[What to work on]
According to the passage on the Liberal Party vaccine poll, what coverage range do World Health Organization experts estimate is needed for herd immunity?

[Passage provided]
%%
In a Liberal Party poll of 2,691 people last week, nearly 60 percent said they would take the jab, but the remaining 40 percent would snub it.
Of the 1,600 willing to get inoculated, over half said the government should make vaccination mandatory, with some 32 percent disagreeing. About 55 percent urged authorities to let people choose their preferred vaccine brand.
The Standard Channel
A total of 1,112 - two in five - said they wish to choose where the vaccines were produced. Nearly 64 percent of them preferred jabs made in China.
World Health Organization experts have estimated that at least 65 to 70 percent of the population need to be vaccinated to acquire herd immunity - a status in which the majority of people are immune to an infectious disease to control the pandemic.
Liberal Party lawmaker Felix Chung Kwok-pan called on the government to release more information about the vaccines to reassure the public.
To make sure that Hong Kong reaches the vaccine coverage threshold, Chung suggested that officials offer incentives, such as relaxing social distancing rules for those vaccinated and exempting them from quarantine in the mainland.
"If getting vaccinated means one can cross the border or resume business activities, then it might be more useful [than just protecting oneself from the virus]," he said.
%%
[Information provided]
%%
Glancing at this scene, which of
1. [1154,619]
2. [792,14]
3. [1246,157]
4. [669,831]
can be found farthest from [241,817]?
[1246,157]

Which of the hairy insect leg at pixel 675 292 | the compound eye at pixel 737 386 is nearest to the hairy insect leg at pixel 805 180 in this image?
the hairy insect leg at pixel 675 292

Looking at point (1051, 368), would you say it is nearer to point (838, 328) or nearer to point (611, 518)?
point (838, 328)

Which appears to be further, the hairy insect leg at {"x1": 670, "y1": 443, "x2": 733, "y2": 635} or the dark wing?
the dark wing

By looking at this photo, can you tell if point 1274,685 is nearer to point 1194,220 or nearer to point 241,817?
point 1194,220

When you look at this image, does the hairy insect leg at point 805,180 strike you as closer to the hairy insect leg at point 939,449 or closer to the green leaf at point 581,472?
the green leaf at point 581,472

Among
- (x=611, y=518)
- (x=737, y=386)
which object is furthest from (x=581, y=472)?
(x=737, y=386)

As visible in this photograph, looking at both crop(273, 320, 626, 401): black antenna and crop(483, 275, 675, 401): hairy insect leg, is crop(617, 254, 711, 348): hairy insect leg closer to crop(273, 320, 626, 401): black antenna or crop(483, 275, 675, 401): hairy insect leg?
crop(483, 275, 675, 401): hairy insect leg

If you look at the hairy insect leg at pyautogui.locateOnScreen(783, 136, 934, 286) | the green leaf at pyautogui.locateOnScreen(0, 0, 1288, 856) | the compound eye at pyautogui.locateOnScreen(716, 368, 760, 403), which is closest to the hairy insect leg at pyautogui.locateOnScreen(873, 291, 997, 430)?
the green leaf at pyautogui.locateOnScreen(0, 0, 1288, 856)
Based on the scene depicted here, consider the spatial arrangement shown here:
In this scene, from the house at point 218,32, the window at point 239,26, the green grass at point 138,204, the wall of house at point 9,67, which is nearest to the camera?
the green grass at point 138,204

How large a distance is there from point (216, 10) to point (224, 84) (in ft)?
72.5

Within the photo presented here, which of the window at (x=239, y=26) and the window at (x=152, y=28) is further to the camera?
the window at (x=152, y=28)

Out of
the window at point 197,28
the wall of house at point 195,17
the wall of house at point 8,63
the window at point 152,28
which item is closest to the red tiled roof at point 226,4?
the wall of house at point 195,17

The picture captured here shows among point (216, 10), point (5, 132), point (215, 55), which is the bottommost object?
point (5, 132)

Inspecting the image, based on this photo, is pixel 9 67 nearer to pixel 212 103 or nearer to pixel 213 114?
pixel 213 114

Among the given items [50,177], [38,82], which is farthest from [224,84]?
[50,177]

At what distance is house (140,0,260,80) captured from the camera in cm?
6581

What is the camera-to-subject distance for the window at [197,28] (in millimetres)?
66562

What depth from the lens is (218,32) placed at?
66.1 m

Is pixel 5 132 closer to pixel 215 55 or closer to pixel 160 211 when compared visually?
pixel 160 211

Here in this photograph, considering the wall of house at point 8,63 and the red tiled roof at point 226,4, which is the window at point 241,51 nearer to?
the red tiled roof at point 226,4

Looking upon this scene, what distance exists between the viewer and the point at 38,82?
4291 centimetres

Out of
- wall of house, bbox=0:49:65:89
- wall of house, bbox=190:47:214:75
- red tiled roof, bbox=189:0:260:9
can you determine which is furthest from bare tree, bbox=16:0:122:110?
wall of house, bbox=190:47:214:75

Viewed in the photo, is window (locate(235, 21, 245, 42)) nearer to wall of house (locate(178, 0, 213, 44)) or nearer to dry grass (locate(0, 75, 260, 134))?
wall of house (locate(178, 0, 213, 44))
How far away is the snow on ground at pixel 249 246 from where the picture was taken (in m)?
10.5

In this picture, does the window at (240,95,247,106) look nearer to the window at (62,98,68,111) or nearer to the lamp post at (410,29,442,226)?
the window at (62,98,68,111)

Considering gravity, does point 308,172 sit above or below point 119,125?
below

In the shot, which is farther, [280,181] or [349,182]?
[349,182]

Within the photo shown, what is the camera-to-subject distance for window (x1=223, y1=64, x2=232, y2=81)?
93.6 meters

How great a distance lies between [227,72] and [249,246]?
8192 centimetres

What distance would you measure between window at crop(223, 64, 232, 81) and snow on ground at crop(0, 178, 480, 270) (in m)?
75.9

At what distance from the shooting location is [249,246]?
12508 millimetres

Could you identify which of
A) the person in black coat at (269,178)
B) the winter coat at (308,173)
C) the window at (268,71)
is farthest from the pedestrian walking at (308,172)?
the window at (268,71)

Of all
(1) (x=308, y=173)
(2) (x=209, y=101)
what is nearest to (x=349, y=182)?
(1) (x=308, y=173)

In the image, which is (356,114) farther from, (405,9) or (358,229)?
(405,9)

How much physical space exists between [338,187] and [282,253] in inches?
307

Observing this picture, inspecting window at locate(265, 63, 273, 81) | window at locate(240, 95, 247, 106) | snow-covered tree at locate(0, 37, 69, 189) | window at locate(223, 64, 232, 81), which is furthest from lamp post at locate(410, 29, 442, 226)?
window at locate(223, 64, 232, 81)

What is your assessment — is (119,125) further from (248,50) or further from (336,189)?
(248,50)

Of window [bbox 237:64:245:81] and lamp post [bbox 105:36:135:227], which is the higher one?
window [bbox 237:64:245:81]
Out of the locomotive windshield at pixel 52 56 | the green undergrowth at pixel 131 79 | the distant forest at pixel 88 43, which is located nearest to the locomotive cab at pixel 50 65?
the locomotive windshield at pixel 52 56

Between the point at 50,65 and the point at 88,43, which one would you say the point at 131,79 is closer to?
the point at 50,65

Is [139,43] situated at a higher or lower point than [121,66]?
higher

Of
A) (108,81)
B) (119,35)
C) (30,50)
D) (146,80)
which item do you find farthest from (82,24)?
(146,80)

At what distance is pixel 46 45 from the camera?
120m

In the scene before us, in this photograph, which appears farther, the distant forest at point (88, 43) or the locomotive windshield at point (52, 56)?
%%
%%
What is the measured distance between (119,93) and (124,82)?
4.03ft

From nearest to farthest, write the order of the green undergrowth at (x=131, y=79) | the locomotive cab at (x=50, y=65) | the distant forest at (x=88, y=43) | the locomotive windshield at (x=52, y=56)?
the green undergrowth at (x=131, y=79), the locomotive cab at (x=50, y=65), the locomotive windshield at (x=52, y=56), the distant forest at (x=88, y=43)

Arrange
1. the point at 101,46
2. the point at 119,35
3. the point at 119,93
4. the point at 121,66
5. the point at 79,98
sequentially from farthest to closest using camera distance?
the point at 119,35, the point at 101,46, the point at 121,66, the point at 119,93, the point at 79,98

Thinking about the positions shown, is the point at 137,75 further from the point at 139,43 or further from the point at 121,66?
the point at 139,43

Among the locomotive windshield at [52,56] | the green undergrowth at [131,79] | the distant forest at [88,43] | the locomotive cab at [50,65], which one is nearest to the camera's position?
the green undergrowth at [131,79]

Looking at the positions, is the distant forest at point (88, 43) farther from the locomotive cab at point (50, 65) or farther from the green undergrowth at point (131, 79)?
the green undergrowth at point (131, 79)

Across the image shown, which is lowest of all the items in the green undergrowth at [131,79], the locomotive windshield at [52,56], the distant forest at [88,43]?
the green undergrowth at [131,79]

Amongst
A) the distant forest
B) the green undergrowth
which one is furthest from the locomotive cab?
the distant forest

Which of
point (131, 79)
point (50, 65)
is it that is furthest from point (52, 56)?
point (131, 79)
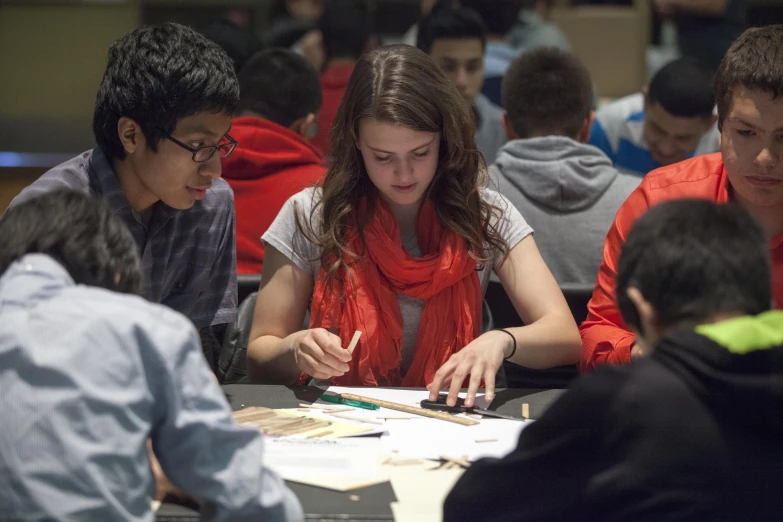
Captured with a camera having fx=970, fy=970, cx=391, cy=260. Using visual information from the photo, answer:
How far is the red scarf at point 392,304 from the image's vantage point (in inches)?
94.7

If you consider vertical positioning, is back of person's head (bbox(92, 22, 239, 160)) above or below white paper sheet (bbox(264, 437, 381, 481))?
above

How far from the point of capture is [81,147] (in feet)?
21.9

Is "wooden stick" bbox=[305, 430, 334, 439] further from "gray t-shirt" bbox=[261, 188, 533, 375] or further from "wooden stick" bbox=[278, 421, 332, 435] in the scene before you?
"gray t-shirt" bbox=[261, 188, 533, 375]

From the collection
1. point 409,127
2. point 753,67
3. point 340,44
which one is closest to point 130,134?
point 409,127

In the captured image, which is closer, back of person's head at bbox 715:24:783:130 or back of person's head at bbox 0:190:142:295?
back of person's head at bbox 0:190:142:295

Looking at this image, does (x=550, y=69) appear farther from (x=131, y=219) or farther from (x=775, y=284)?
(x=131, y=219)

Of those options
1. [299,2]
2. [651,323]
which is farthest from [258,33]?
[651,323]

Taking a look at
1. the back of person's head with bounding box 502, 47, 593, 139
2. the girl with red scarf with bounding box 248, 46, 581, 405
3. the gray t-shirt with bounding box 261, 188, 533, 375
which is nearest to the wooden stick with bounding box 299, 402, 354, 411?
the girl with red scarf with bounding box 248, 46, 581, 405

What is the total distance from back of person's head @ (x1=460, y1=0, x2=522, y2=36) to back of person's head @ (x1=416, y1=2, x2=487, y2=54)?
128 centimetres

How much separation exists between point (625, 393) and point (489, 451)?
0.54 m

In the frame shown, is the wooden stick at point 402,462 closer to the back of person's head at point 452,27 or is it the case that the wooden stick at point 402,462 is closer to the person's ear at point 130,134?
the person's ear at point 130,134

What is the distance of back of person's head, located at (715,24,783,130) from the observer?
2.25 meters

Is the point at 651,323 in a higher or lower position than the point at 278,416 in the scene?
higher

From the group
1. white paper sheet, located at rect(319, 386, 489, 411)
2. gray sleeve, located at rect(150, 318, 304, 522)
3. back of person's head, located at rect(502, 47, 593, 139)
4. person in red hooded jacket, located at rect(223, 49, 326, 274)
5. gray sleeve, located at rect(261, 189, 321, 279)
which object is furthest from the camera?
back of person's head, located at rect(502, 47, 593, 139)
%%
%%
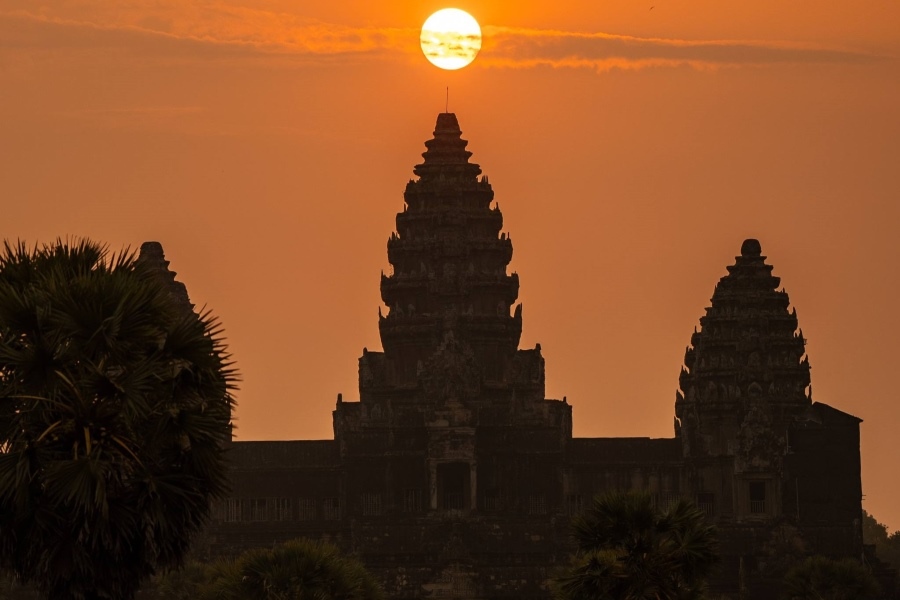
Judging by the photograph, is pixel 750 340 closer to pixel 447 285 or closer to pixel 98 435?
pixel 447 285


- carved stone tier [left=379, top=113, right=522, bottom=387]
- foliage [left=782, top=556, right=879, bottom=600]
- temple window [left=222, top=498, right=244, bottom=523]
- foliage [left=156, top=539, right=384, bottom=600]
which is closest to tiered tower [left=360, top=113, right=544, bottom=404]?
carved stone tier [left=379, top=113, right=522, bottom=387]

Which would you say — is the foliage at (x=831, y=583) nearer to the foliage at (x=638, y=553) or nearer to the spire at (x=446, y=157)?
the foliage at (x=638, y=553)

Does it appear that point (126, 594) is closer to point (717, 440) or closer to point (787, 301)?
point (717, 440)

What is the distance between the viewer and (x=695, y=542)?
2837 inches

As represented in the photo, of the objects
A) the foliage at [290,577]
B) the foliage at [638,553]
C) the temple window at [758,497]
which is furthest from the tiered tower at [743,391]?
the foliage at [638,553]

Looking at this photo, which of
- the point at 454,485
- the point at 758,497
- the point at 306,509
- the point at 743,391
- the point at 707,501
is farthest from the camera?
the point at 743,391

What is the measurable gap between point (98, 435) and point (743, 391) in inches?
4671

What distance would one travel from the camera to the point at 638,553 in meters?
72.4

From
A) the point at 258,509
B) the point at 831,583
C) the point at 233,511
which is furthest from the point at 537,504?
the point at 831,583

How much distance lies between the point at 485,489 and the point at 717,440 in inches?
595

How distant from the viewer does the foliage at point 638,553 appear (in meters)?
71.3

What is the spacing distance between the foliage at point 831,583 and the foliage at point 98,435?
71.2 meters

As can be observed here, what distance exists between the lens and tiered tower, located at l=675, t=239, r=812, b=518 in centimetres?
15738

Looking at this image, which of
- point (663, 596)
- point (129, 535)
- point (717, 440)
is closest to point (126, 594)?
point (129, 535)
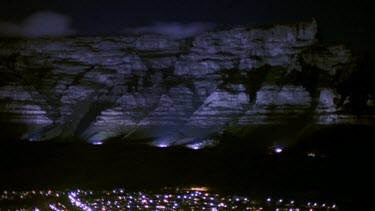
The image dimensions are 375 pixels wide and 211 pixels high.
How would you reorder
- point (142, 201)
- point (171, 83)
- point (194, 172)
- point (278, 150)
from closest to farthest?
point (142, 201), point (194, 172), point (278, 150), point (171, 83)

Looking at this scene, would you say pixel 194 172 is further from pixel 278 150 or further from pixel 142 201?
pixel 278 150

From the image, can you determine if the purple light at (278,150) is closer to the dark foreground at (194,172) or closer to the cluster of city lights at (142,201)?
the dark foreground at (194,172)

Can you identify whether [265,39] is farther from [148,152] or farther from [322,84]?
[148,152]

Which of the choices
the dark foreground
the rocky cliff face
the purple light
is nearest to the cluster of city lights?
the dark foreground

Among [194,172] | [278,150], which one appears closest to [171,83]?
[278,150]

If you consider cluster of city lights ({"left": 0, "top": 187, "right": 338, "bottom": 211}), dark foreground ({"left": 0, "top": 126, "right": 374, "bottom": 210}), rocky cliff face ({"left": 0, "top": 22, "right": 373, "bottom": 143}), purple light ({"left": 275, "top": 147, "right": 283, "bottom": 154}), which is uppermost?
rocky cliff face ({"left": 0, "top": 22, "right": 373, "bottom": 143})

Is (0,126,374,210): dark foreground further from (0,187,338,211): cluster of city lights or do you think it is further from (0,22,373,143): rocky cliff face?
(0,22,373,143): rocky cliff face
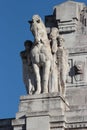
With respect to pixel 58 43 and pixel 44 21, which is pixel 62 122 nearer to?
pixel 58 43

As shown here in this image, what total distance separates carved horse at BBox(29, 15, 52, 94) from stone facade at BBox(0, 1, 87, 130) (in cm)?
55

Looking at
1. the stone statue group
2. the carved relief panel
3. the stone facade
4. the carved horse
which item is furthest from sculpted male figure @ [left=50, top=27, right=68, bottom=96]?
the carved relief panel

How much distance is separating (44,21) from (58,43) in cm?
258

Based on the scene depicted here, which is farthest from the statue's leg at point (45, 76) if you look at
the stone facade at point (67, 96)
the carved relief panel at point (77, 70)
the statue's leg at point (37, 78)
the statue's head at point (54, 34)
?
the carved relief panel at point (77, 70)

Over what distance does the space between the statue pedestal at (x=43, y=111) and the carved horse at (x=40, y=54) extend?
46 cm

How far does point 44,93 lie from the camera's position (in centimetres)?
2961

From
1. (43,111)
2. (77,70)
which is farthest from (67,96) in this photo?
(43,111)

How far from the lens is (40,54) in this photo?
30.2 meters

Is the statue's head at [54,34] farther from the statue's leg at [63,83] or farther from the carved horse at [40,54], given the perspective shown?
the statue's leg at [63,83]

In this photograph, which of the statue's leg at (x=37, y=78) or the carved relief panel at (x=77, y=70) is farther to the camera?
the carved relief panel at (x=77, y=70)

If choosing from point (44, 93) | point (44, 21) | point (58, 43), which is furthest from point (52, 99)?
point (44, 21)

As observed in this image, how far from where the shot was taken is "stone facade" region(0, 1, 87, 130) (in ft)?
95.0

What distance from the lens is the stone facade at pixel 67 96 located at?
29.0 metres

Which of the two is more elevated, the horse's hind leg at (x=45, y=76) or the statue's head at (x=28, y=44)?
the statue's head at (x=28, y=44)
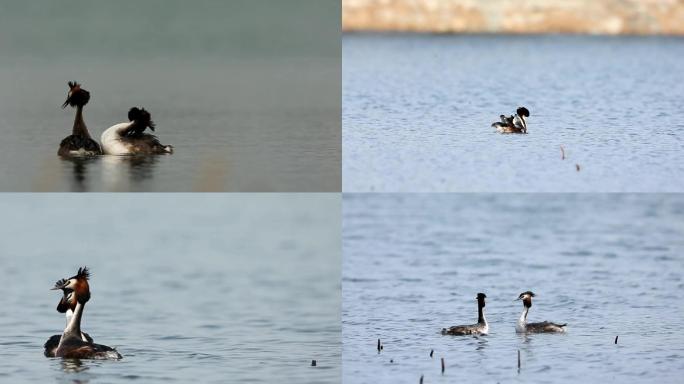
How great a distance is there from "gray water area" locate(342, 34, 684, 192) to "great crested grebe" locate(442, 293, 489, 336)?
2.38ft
%%
[Result of this exercise]
At least 65 to 70 percent of the population must be vaccinated.